Friday, January 29, 2021
Below is the call for submissions for the Southeastern Association of Law Schools Works-In-Progress series, which will occur at the 2021 SEALS Annual Conference (July 26 - August 1, Amelia Island, Florida).
The deadline to submit an abstract is February 5, 2021.
(H/T: Lou Virelli)
Wednesday, January 27, 2021
Today on the Courts Law section of JOTWELL is Christine Bartholomew’s essay, The Reality of Class-Action Appeals. Christine reviews Bryan Lammon’s recent article, An Empirical Study of Class-Action Appeals.
Tuesday, January 26, 2021
Yesterday’s Supreme Court order list included orders in two cases, Trump v. CREW and Trump v. District of Columbia, in which the plaintiffs have alleged that Donald Trump’s business activities while serving as President violated the Emoluments Clauses. In both cases, the Supreme Court granted Trump’s cert petition, vacated the judgment, and remanded with instructions to dismiss the case as moot—citing United States v. Munsingwear, Inc., 340 U. S. 36 (1950). Although the Court provided no further explanation, it appears that these claims were moot because Trump is no longer President. (The cases sought only declaratory and injunctive relief.)

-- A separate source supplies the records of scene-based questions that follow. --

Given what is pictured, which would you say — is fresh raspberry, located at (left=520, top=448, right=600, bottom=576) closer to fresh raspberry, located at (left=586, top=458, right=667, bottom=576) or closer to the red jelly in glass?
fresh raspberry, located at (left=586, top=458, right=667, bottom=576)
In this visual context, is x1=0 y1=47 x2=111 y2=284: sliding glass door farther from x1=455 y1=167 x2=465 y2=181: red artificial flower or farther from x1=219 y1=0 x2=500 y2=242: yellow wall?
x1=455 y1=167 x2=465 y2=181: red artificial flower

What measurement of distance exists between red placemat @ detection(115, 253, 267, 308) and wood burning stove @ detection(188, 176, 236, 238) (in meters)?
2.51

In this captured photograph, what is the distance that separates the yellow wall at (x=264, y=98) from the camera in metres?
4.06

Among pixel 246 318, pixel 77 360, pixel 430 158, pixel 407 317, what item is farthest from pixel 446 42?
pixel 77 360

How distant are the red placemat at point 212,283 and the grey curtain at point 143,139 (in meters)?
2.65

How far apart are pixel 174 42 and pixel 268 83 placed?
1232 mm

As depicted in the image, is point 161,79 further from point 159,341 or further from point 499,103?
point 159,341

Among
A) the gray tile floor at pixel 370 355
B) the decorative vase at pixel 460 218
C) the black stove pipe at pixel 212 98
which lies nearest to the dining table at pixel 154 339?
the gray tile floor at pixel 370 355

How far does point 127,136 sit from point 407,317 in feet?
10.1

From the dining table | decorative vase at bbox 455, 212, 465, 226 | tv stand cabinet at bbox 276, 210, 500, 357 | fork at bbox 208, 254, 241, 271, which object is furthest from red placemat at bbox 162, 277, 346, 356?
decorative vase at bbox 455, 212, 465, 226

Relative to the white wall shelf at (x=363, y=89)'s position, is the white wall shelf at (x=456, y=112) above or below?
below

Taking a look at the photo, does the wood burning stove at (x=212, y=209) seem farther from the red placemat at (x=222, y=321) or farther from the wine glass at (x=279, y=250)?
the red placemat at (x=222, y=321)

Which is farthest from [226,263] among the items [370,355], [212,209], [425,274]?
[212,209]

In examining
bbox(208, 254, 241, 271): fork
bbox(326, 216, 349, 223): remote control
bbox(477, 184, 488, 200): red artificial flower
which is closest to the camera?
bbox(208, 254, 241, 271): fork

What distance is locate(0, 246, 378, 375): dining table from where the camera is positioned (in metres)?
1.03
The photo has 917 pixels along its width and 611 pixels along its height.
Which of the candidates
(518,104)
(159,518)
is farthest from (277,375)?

Unfortunately, the Munsingwear mootness vacatur wipes out a thoughtful Fourth Circuit en banc majority opinion rejecting Trump’s petition for a writ of mandamus. One particularly intriguing question—which was one of the questions presented in Trump’s cert petition—is whether the court of appeals may use mandamus to require the district court to certify an order for an interlocutory appeal under 28 U.S.C. § 1292(b). If folks are interested, I discuss that issue—and other questions of appellate jurisdiction that have arisen in the Trump Emoluments litigation—in a recent article that was part of the Akron Law Review’s recent symposium on federal appellate procedure.
Monday, January 25, 2021
Today the Supreme Court decided Henry Schein, Inc. v. Archer & White Sales, Inc. (See our earlier coverage here). The case was argued in December, and the per curiam ruling dismisses the writ of certiorari as improvidently granted.
Today’s DIG (dismissed as improvidently granted) leaves in place a Fifth Circuit decision on whether arbitration contracts delegate questions of arbitrability to the arbitrator.
Monday, January 11, 2021
Today’s lengthy Supreme Court order list includes a denial of certiorari in IQVIA Inc. v. Mussat. The Seventh Circuit’s decision below (covered earlier here) had concluded that “the principles announced in Bristol-Myers do not apply to the case of a nationwide class action filed in federal court under a federal statute.”
The question presented in the cert petition was “[w]hether a district court with jurisdiction coextensive with a state court in the district can exercise personal jurisdiction over absent class members’ claims as part of a putative class action when the court concededly could not exercise personal jurisdiction over the absent class members’ claims if they had been brought in individual suits.”